**EXERCICE PROPOSÉ 1**
Selon le texte sur Saku Koivu, quelle critique adressée au capitaine a le plus porté ?
**EXERCICE PROPOSÉ 2**
Reprenez le texte sur Saku Koivu à la suite de sa dernière phrase et poursuivez-le.

**TEXTE DU DOCUMENT**
Cette image du guerrier a par la suite teinté le jeu de celui qu'on s'est mis à appeler «Capitaine Courage».

Aujourd'hui, à défaut de montrer ses bagues de la Coupe Stanley, c'est cet héritage que le Finlandais veut laisser.

«J'espère que les gens se souviendront de moi comme d'un joueur qui a adoré Montréal, qui a été extrêmement fier de porter le CH et d'en être le capitaine», a soutenu Koivu, dont la conférence téléphonique, hier, était empreinte de classe et d'émotion.

«J'espère qu'ils se souviendront d'un joueur qui n'a jamais abandonné et qui donnait tout ce qu'il avait à tous les matchs.»

Il s'en est dit des choses!

Le leadership de Koivu a été remis en question à chaque passage à vide du Canadien.

Des gens au sein de l'équipe nous ont dit que le capitaine avait la fâcheuse habitude de faire passer ses messages par les autres.

On a écrit que le vestiaire du Tricolore n'était pas assez grand pour qu'il puisse cohabiter avec Alex Kovalev, une vedette qui avait plus de magnétisme que lui.

Et plusieurs ont suggéré que Koivu avait aidé à avoir la tête de certains coachs.

Ça fait beaucoup!

«Je sais que des gens de l'extérieur l'ont critiqué au fil des ans, mais dans le vestiaire, on avait la vraie vérité», a commenté Maxim Lapierre.

«Saku est un gars qui y a tout le temps mis l'effort et qui a prêché par l'exemple. Il a donné tout ce qu'il avait à donner.»

Rester soi-même

De toutes les critiques, c'est celle blâmant Koivu de ne pas avoir appris le français qui a le plus porté.

«J'aurais aimé parler couramment français, a plaidé Koivu. Je comprenais les raisons pour lesquelles on aurait voulu que je le parle. Mais le fait est qu'à Montréal, j'étais d'abord et avant tout un joueur de hockey.

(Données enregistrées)

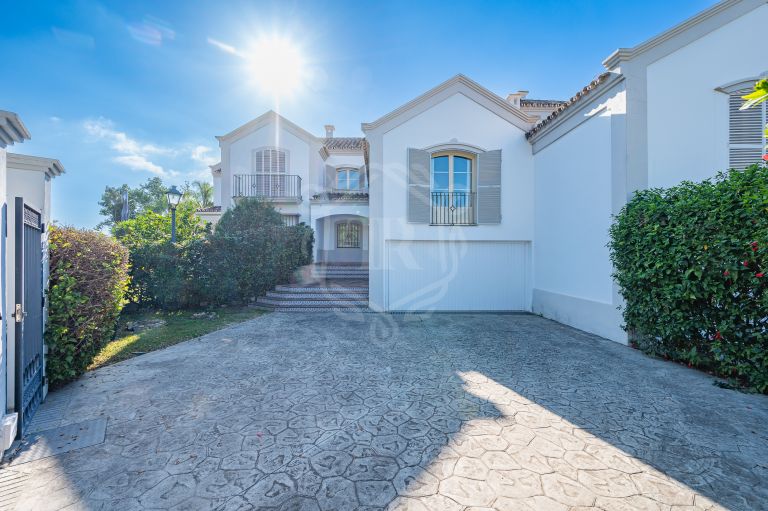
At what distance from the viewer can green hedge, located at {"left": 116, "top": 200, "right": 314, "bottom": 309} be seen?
8914mm

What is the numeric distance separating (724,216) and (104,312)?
8.82 m

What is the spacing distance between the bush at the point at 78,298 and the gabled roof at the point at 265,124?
40.3 feet

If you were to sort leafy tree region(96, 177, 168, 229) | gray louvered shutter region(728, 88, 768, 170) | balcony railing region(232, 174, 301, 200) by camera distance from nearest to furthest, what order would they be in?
gray louvered shutter region(728, 88, 768, 170), balcony railing region(232, 174, 301, 200), leafy tree region(96, 177, 168, 229)

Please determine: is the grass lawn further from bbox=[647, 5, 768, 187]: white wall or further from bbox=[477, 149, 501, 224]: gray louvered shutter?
bbox=[647, 5, 768, 187]: white wall

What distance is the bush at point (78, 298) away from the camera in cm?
383

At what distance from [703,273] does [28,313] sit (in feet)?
28.0

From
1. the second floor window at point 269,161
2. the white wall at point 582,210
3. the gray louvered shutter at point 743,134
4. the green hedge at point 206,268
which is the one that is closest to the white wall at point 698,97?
the gray louvered shutter at point 743,134

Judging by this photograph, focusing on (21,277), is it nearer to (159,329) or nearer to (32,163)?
(32,163)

**RÉPONSE ATTENDUE 1**
Celle qui lui reprochait de ne pas avoir appris le français.

**RÉPONSE ATTENDUE 2**
«Au bout du compte, je n'ai pas pris ces critiques de façon personnelle.»

Koivu n'a pas cherché à plaire. Il a voulu être honnête envers lui-même. Et c'est le conseil qu'il veut prodiguer au futur capitaine du Tricolore.

«Il devra rester lui-même et ne pas se cacher derrière une façade, car les gens vont vite s'en rendre compte», a dit le centre de 34 ans.

Effort individuel, résultat collectif

Après 13 saisons dans l'uniforme tricolore, dont neuf à titre de capitaine, les bons souvenirs sont nombreux.

Le nouveau porte-couleurs des Ducks s'attend à en vive un autre lorsqu'il reviendra à Montréal pour la première fois dans un nouvel uniforme.

«J'espère que lors de ce match, la foule démontrera du respect pour ce que j'ai donné au Canadien durant toutes ces années», a-t-il indiqué.

Saku Koivu a eu ses torts, et il n'aura peut-être pas été ce dont les fans avaient rêvé.

Mais il serait injuste de le rendre responsable des misères que connaît le CH depuis 15 ans.

Car si l'effort est individuel, le résultat, lui, est collectif.